Bir insanın insan hakları alanındaki mücadelesinden dolayı askerî mahkemede yargılanması Suriye’de yargının askerî sulta altında olduğunu, hukukileşme yolunda bir ilerleme kaydedemediğini gösterir. Oysa bir ülkede yönetimin halk tabanıyla dayanışması karşılıklı güven oluşmasını gerektirir. Halkın yönetime güvenebilmesinin en önemli şartlarından biri de yargıya güvenmesidir. Çünkü mağdur edildiği, haksızlığa uğratıldığı zaman hakkını orada arayacak. Yargının hukukileşememesi, adaleti icra etmemesi, hakkı aramak yerine devlet, hâkim sistem ve sistemin askerî organı adına haksızlık etmesi güven oluşmasını engeller. Bu durum tuzun kokması demektir. Çünkü haksızlığa karşı işletilmesi gereken mekanizmanın bizzat kendisi haksızlığı icra eden mekanizma olmuştur. Suriye’de bu problem yeni ortaya çıkmış değil, yılların problemidir. Ülkedeki halkın beklentisi bu problemin aşılması, yargıya güvenin oluşması için bir değişim, reform, hukuk ve adalet temelli yeni bir düzenleme gerçekleştirilmesi yönündedir. Ama ne yazık ki bugün 79 yaşındaki bir insan hakları savunucusunun askerî mahkemede yargılanması ve mahkûm edilmesi sistemin bekleneni verebilmenin hâlâ çok gerisinde durduğunu, tamamen yerinde saydığını, bir ümit ışığı oluşturacak en ufak bir adım dahi atamadığını gösteriyor.
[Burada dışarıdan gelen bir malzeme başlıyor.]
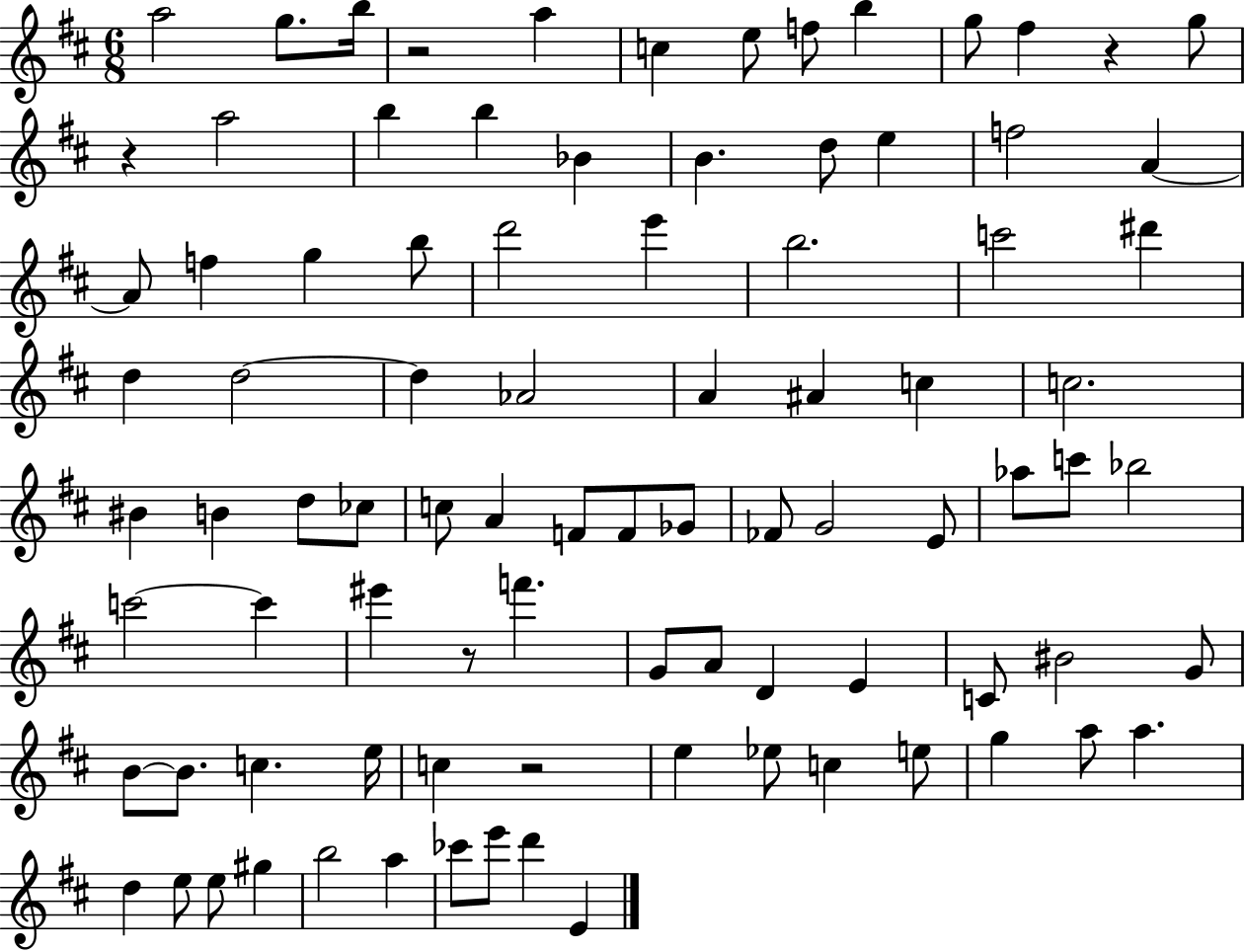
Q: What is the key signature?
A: D major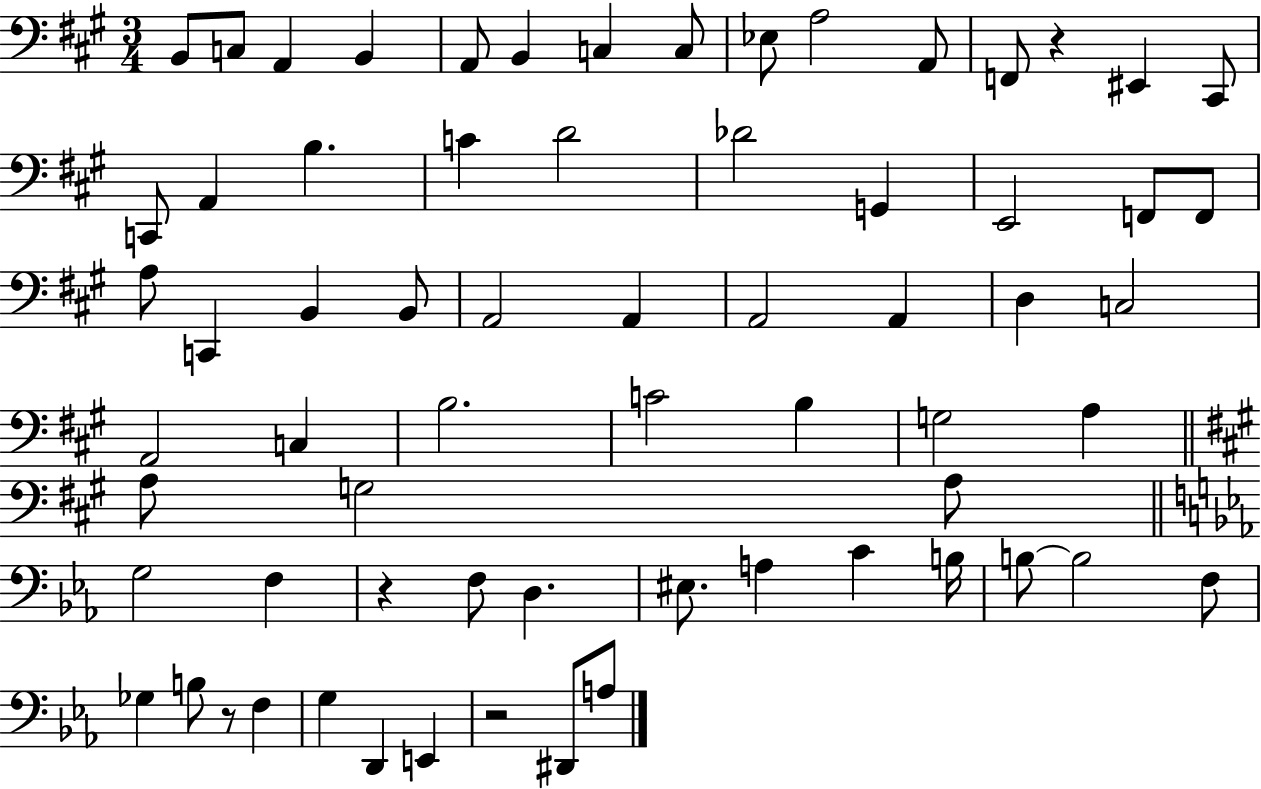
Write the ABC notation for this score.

X:1
T:Untitled
M:3/4
L:1/4
K:A
B,,/2 C,/2 A,, B,, A,,/2 B,, C, C,/2 _E,/2 A,2 A,,/2 F,,/2 z ^E,, ^C,,/2 C,,/2 A,, B, C D2 _D2 G,, E,,2 F,,/2 F,,/2 A,/2 C,, B,, B,,/2 A,,2 A,, A,,2 A,, D, C,2 A,,2 C, B,2 C2 B, G,2 A, A,/2 G,2 A,/2 G,2 F, z F,/2 D, ^E,/2 A, C B,/4 B,/2 B,2 F,/2 _G, B,/2 z/2 F, G, D,, E,, z2 ^D,,/2 A,/2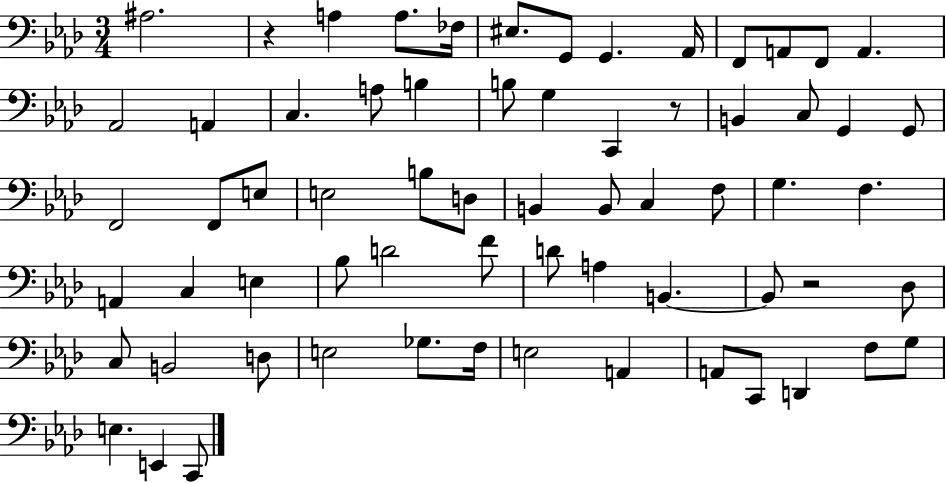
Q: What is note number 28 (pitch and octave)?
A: E3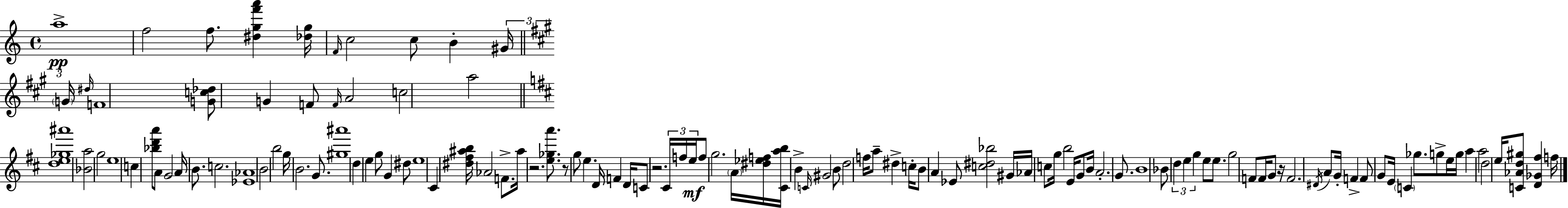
A5/w F5/h F5/e. [D#5,G5,F6,A6]/q [Db5,G5]/s F4/s C5/h C5/e B4/q G#4/s G4/s D#5/s F4/w [G4,C5,Db5]/e G4/q F4/e F4/s A4/h C5/h A5/h [D5,E5,Gb5,A#6]/w [Bb4,A5]/h G5/h E5/w C5/q [Bb5,D6,A6]/e A4/e G4/h A4/s B4/e. C5/h. [Eb4,Ab4]/w B4/h B5/h G5/s B4/h. G4/e. [G#5,A#6]/w D5/q E5/q G5/e G4/q D#5/e E5/w C#4/q [D#5,F#5,A#5,B5]/s Ab4/h F4/e. A#5/s R/h. [E5,Gb5,A6]/e. R/e G5/e E5/q. D4/s F4/q D4/s C4/e R/h. C#4/s F5/s E5/s F5/e G5/h. A4/s [D#5,Eb5,F5]/s [C#4,A5,B5]/s B4/q C4/s G#4/h B4/e D5/h F5/s A5/e D#5/q C5/s B4/e A4/q Eb4/e [C5,D#5,Bb5]/h G#4/s Ab4/s C5/e G5/s B5/h E4/s G4/e B4/s A4/h. G4/e. B4/w Bb4/e D5/q E5/q G5/q E5/e E5/e. G5/h F4/e F4/s G4/e R/s F4/h. D#4/s A4/e G4/s F4/q F4/e G4/e E4/s C4/q Gb5/e. G5/e E5/s G5/s A5/q A5/h D5/h E5/s [C4,Ab4,D5,G#5]/e [D4,Gb4,F#5]/q F5/s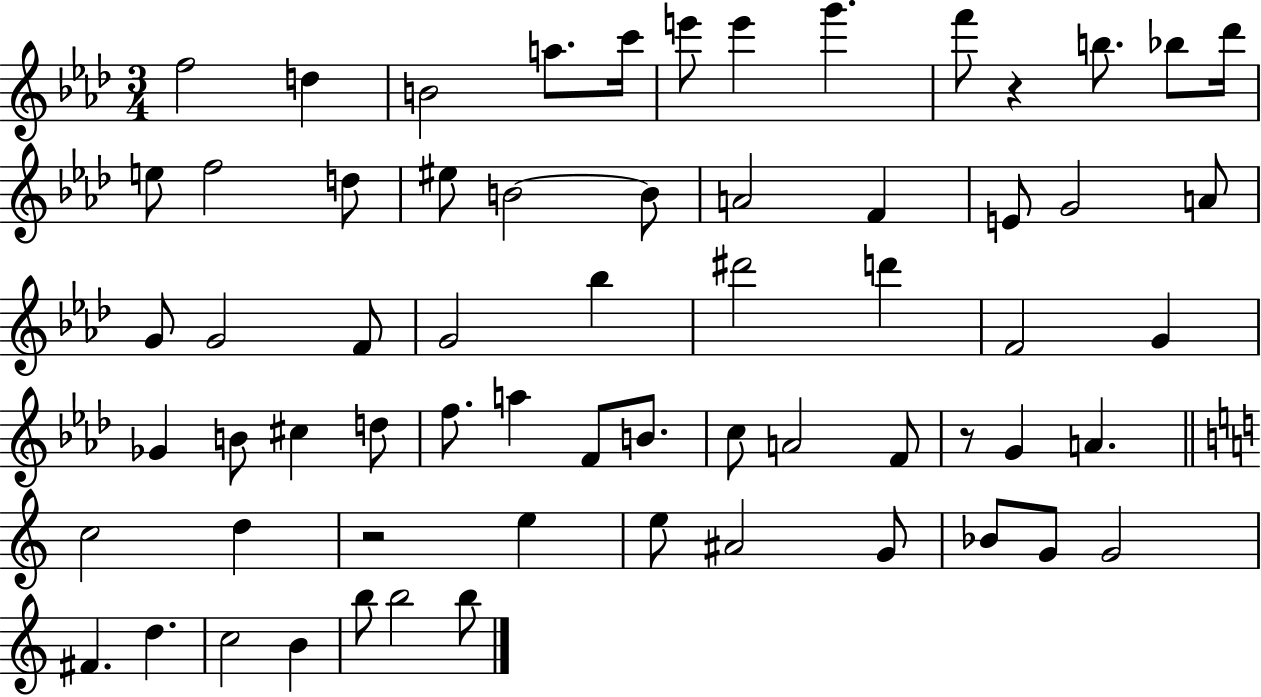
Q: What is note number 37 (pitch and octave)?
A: F5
Avukat Heysem el-Malih olayı ibret verici bir örnektir. Bu gerçeği daha başka uygulamalarda da müşahede ediyoruz. En basitinden insanları inanç ve düşüncelerinden dolayı idama mahkûm etme imkânı veren 49 numaralı yasanın yürürlükte olması Suriye’nin bu alanda en önemli ayıbıdır ve bu ayıptan kurtulma cesareti gösteremediği sürece de göz doldurur bir ilerleme gerçekleştirmesinden söz etmek mümkün olmayacaktır.
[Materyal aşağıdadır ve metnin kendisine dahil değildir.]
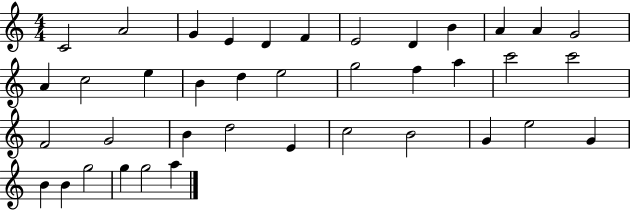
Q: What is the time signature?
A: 4/4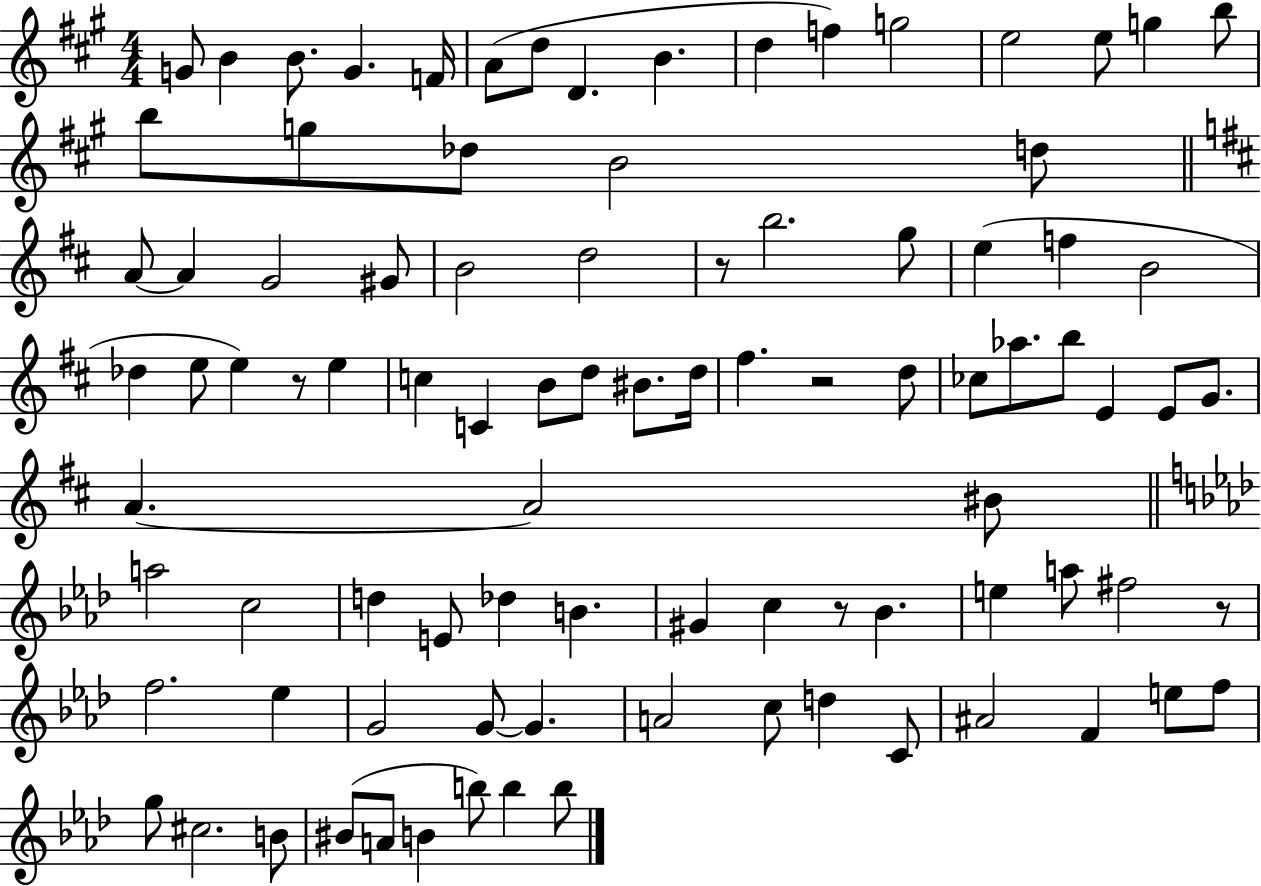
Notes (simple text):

G4/e B4/q B4/e. G4/q. F4/s A4/e D5/e D4/q. B4/q. D5/q F5/q G5/h E5/h E5/e G5/q B5/e B5/e G5/e Db5/e B4/h D5/e A4/e A4/q G4/h G#4/e B4/h D5/h R/e B5/h. G5/e E5/q F5/q B4/h Db5/q E5/e E5/q R/e E5/q C5/q C4/q B4/e D5/e BIS4/e. D5/s F#5/q. R/h D5/e CES5/e Ab5/e. B5/e E4/q E4/e G4/e. A4/q. A4/h BIS4/e A5/h C5/h D5/q E4/e Db5/q B4/q. G#4/q C5/q R/e Bb4/q. E5/q A5/e F#5/h R/e F5/h. Eb5/q G4/h G4/e G4/q. A4/h C5/e D5/q C4/e A#4/h F4/q E5/e F5/e G5/e C#5/h. B4/e BIS4/e A4/e B4/q B5/e B5/q B5/e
İslâm âleminin kendi içindeki haklar ve özgürlükler sorunlarından kurtulabilmesi için haksızlıklar karşısında sivil işbirliğine de ihtiyaç var. Diplomatik ve ekonomik alandaki işbirliği buna engel teşkil etmez ve biri diğerini ortadan kaldırmaz, kaldırması da gerekmez. Bazıları “zülfi yâre dokunur” endişesiyle bu konulara dokunmaktan veya bir işbirliğine öncülük etmekten çekinebiliyorlar. Oysa haksızlıklar varsa bunu bizim görmezden gelmemiz durumu değiştirmez.